:: TO DO ::
Where an entry below contains an image, skip the image and copy the rest exactly.

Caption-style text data
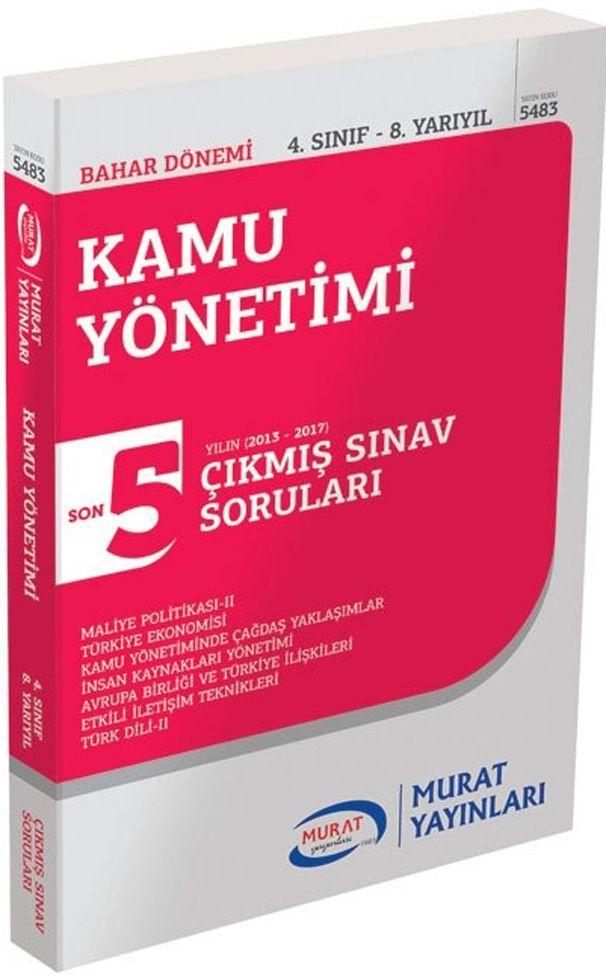 Murat Yayınları Bahar Dönemi 4. Sınıf 8. Yarıyıl Kamu Yönetimi Son 5 Yılın Çıkmış Sınav Soruları
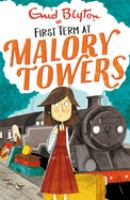 Cover image for Malory Towers. First term / Enid Blyton.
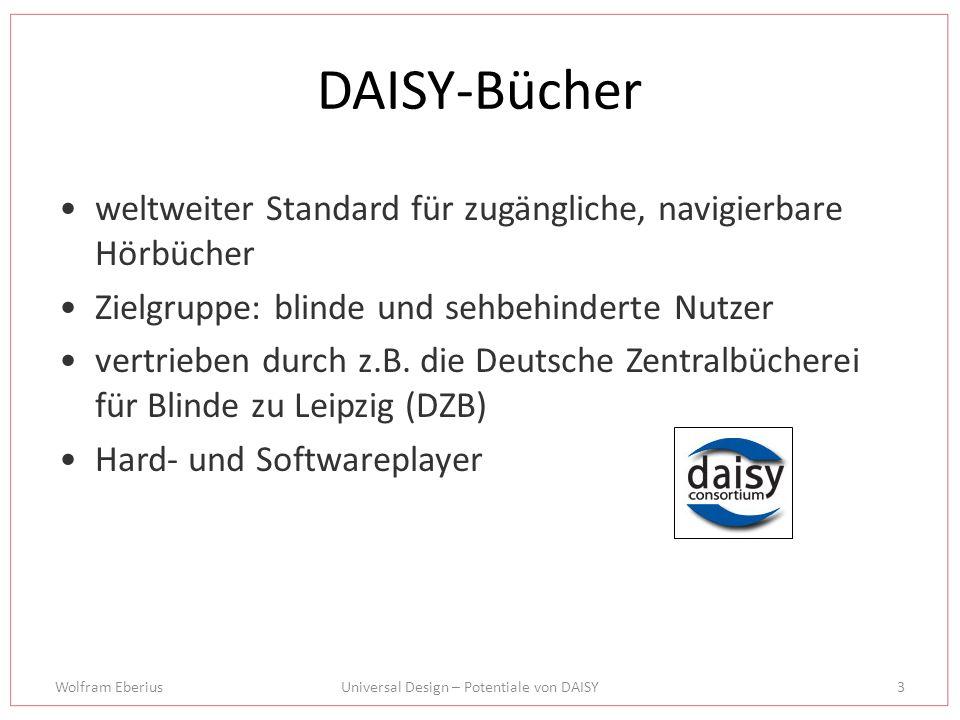 Wolfram EberiusUniversal Design – Potentiale von DAISY4 DAISY-Bücher (2) Package: OPF Navigation: DTBNCX Text: DTBook Audio: MP3, MP4, WAV Bilder: JPG, PNG, SVG Synchronisation: SMIL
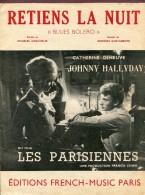 """"""" RETIENS LA NUIT """"   JOHNNY HALLYDAY  Et  CATHERINE DENEUVE  1962 - Partitions Musicales Anciennes"""
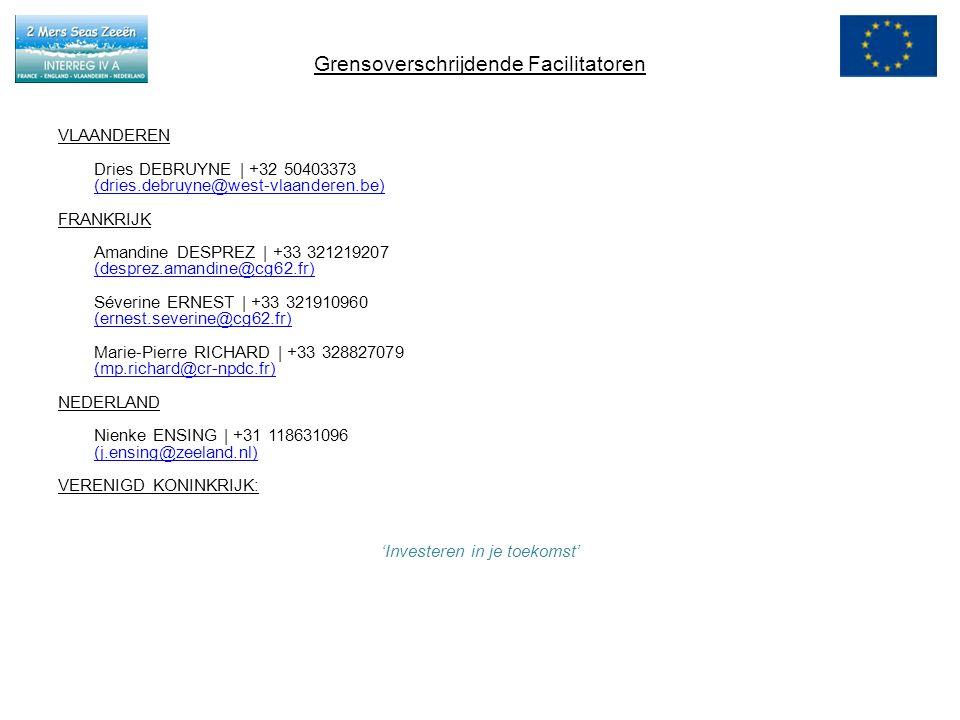 Grensoverschrijdende Facilitatoren VLAANDEREN Dries DEBRUYNE | +32 50403373 (dries.debruyne@west-vlaanderen.be) FRANKRIJK Amandine DESPREZ | +33 321219207 (desprez.amandine@cg62.fr) Séverine ERNEST | +33 321910960 (ernest.severine@cg62.fr) Marie-Pierre RICHARD | +33 328827079 (mp.richard@cr-npdc.fr) NEDERLAND Nienke ENSING | +31 118631096 (j.ensing@zeeland.nl) VERENIGD KONINKRIJK: 'Investeren in je toekomst'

:: RESPONSE ::
 Murat Yayınları Bahar Dönemi 4. Sınıf 8. Yarıyıl Kamu Yönetimi Son 5 Yılın Çıkmış Sınav Soruları
 Cover image for Malory Towers. First term / Enid Blyton.
 Wolfram EberiusUniversal Design – Potentiale von DAISY4 DAISY-Bücher (2) Package: OPF Navigation: DTBNCX Text: DTBook Audio: MP3, MP4, WAV Bilder: JPG, PNG, SVG Synchronisation: SMIL
 """"""" RETIENS LA NUIT """"   JOHNNY HALLYDAY  Et  CATHERINE DENEUVE  1962 - Partitions Musicales Anciennes"""
 Grensoverschrijdende Facilitatoren VLAANDEREN Dries DEBRUYNE | +32 50403373 (dries.debruyne@west-vlaanderen.be) FRANKRIJK Amandine DESPREZ | +33 321219207 (desprez.amandine@cg62.fr) Séverine ERNEST | +33 321910960 (ernest.severine@cg62.fr) Marie-Pierre RICHARD | +33 328827079 (mp.richard@cr-npdc.fr) NEDERLAND Nienke ENSING | +31 118631096 (j.ensing@zeeland.nl) VERENIGD KONINKRIJK: 'Investeren in je toekomst'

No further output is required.